The Child Justice Bill provides for a criminal justice system that would be specific to the needs of children who are in conflict with the law. The bill looks at reinforcing the child's respect for human rights whilst taking into account the fundamental freedom of others by holding him or her accountable thus also safeguarding the interests of victims and the community.

In addition to our written submissions. I would like to highlight only the following:

  1. Preliminary stage


This stage is important as the child once arrested is assessed by a Probation Officer and a report is compiled which would be used by the inquiry Magistrate. Occasions might arise where the child is not assessed and a report is not handed in and this would be dispensed with by the inquiry Magistrate.

It is vitally important that the pre-liminary stage is conducted by a Magistrate who is able to make an informed decision after hearing evidence from the child, his or her parent or an appropriate adult. He or she would adopt an inquisitorial role when gathering information from all those present.

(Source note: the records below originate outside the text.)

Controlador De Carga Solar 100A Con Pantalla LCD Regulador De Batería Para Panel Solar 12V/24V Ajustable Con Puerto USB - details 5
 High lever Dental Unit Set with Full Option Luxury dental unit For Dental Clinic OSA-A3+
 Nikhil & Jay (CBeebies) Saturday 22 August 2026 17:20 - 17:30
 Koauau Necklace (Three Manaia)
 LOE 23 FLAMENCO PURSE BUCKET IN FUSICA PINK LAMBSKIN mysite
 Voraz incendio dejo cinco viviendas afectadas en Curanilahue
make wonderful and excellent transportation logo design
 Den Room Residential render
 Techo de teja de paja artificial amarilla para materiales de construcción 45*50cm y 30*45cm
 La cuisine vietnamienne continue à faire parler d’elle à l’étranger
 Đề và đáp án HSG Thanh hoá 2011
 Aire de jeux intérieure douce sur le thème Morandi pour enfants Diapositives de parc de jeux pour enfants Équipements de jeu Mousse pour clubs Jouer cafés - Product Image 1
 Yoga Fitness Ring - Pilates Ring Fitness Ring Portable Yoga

This stage is important as it would also ensure that there would be a reduced amount of children awaiting trial in prison, in cells or in a secure care facility. At present most of the prisons have an overflow of children awaiting trial and should there be an option for the diversion of the child, this would be in line with the principles of restorative justice.

By using the inquiry Magistrate, a record of all diversions, convertions to a children's court enquiry and those that are set down for trial is maintained. The Magistrate should be aware of these options as the child has entered the criminal justice system once arrested.

This stage sets out the child's entry into the justice system. The inquiry Magistrate role is ascertaining the circumstances and seriousness of the matter. I am of the opinion that the inquiry May should participate in the stage, as they take into account the best interests of the child.